On Hom-$F$-manifold algebras and quantization

TL;DR

This paper introduces Hom-$F$-manifold algebras, generalizes related algebraic structures, develops their representation theory, and explores their deformations and quantization, linking algebraic structures to geometric concepts.

Contribution

It defines Hom-$F$-manifold algebras, extends the theory of Hom-pre-$F$-manifold algebras, and studies their deformations and quantization, broadening the understanding of algebraic structures related to $F$-manifolds.

Findings

Hom-$F$-manifold algebras are constructed via $ ext{ extbackslash}huaO$-operators.

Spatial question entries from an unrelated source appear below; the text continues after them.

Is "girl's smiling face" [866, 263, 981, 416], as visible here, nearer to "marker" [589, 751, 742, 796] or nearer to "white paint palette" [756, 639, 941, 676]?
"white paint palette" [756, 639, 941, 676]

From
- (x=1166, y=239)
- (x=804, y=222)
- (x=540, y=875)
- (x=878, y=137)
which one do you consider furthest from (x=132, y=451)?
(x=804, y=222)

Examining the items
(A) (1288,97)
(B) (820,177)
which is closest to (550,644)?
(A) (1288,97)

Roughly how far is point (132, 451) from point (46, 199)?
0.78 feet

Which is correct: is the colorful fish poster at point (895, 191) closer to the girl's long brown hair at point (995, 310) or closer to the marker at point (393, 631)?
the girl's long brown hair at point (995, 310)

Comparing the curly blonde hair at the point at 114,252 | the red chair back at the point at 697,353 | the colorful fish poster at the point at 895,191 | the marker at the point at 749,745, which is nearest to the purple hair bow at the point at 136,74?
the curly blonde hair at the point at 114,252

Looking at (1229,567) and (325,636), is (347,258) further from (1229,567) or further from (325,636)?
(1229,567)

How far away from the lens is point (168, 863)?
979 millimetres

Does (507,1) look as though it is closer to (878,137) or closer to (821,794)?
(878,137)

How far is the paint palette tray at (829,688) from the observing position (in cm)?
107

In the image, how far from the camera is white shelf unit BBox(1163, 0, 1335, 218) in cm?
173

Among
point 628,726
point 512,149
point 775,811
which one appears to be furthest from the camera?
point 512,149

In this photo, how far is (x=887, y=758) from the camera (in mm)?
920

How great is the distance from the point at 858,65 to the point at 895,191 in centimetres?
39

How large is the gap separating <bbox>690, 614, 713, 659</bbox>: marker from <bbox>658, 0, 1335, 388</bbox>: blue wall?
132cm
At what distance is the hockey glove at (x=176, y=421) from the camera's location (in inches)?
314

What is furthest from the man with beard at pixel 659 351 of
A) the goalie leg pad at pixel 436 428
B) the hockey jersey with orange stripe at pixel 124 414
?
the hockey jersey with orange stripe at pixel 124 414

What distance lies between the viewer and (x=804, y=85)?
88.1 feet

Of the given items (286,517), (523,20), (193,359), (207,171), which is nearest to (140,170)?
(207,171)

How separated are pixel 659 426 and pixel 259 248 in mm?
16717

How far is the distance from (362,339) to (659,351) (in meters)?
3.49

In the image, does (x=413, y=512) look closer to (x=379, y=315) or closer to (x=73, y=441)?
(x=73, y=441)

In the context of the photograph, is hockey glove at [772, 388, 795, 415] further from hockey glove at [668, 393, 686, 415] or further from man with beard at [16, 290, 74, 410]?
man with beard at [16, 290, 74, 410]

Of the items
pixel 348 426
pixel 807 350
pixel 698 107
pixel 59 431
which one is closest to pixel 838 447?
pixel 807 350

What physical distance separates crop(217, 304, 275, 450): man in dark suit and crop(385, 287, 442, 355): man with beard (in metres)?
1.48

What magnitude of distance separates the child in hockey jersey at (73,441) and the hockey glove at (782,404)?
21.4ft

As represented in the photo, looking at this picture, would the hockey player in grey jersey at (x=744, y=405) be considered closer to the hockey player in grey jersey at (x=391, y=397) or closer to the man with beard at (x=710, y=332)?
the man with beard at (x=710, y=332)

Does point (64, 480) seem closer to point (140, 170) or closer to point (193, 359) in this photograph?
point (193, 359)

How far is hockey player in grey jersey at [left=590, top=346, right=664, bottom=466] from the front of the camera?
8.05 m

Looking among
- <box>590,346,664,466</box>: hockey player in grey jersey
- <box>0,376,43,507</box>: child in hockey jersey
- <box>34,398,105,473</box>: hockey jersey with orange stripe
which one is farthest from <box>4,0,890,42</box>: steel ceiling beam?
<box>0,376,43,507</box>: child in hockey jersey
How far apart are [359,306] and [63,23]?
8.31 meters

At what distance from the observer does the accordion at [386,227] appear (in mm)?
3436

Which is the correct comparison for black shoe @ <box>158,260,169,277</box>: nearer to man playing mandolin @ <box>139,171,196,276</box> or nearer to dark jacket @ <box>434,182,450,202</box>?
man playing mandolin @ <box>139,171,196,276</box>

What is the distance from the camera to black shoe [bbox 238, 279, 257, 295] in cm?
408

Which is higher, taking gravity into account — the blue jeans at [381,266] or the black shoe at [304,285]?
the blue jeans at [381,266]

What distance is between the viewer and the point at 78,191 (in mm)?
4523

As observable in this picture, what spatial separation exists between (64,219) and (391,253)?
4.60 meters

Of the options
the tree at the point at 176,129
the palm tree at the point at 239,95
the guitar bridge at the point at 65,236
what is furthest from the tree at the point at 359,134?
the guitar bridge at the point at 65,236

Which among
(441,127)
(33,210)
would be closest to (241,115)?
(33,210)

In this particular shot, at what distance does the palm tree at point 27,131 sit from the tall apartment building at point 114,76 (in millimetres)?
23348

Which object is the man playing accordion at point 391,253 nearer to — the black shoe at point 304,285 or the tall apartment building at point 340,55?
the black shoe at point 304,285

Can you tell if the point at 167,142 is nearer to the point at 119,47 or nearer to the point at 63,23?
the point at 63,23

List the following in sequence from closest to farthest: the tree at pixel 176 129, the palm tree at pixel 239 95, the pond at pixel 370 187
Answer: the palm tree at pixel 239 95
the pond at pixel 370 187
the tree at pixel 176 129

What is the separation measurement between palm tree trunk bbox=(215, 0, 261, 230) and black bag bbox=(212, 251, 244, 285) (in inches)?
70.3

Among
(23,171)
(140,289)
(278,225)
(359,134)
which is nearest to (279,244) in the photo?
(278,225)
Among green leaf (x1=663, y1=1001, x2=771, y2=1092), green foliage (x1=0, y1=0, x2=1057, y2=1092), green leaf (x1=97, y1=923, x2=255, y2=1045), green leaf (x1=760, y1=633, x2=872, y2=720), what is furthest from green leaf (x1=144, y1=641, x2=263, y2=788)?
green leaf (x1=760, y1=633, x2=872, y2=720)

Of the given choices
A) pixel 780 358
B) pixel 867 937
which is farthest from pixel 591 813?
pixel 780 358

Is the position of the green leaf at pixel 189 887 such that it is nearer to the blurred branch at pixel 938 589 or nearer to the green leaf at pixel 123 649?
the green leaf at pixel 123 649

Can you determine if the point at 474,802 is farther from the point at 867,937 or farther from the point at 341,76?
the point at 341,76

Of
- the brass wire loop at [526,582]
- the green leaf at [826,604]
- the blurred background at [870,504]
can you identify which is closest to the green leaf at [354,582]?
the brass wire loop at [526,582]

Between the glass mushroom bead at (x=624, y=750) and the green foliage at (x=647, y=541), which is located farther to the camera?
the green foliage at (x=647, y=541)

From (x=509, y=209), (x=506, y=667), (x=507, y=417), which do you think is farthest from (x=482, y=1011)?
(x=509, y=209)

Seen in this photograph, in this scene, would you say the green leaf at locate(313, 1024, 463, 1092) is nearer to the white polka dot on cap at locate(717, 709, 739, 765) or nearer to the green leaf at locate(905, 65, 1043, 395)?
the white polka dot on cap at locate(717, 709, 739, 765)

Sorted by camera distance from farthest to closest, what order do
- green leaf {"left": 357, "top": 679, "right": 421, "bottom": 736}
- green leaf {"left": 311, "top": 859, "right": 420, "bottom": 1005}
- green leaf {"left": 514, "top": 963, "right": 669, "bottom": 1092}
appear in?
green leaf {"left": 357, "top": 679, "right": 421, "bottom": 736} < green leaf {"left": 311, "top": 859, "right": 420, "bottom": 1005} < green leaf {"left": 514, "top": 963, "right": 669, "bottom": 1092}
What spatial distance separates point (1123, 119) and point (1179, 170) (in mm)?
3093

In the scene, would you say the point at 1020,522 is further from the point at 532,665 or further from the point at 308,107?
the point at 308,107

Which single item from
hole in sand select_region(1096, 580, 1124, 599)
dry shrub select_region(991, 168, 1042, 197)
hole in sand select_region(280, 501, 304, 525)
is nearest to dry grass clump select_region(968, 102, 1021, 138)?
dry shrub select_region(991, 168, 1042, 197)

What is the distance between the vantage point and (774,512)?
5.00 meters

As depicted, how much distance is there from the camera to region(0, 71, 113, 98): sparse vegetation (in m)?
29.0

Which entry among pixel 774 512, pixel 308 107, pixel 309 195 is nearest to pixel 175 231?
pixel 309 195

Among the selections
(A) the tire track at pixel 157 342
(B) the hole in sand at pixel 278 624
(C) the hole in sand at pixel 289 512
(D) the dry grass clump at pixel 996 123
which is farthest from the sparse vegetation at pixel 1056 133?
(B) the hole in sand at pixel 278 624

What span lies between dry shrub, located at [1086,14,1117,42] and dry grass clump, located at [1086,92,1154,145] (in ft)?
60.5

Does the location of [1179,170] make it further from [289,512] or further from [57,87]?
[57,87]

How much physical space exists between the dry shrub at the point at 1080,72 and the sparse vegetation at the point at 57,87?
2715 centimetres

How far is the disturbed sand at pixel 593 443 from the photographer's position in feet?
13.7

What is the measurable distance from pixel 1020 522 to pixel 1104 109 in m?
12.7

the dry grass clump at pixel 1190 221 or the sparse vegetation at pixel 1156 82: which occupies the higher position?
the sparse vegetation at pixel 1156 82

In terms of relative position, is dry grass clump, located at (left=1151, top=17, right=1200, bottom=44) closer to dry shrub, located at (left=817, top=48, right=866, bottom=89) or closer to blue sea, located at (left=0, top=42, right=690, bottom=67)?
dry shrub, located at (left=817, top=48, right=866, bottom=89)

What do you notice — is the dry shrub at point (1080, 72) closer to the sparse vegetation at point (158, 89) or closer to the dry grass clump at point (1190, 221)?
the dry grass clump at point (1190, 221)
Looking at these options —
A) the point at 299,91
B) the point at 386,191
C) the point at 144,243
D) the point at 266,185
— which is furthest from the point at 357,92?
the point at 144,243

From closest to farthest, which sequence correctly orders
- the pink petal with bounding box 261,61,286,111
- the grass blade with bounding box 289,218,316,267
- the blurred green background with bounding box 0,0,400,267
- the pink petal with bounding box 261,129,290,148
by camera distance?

Hom-$F$-manifold algebras serve as semi-classical limits of Hom-pre-$F$-manifold algebras.

Deformation theory of Hom-$F$-manifold algebras is developed using cohomology.

Abstract

The notion of a $F$-manifold algebras is an algebraic description of a $F$-manifold. In this paper, we introduce the notion of Hom-$F$-manifold algebras which is generalisation of $F$-manifold algebras and Hom-Poisson algebras. We develop the representation theory of Hom-$F$-manifold algebras and generalize the notion of Hom-pre-Poisson algebras by introducing the Hom-pre-$F$-manifold algebras which give rise to a Hom-$F$-manifold algebra through the sub-adjacent commutative Hom-associative algebra and the sub-adjacent Hom-Lie algebra. Using $\huaO$-operators on a Hom-$F$-manifold algebras we construct a Hom-pre-$F$-manifold algebras on a module. Then, we study Hom-pre-Lie formal deformations of commutative Hom-associative algebra and prove that Hom-$F$-manifold algebras are the corresponding semi-classical limits. Finally, we study Hom-Lie infinitesimal deformations and extension of Hom-pre-Lie $n$-deformation to Hom-pre-Lie $(n+1)$-deformation of a commutative Hom-associative algebra via cohomology theory.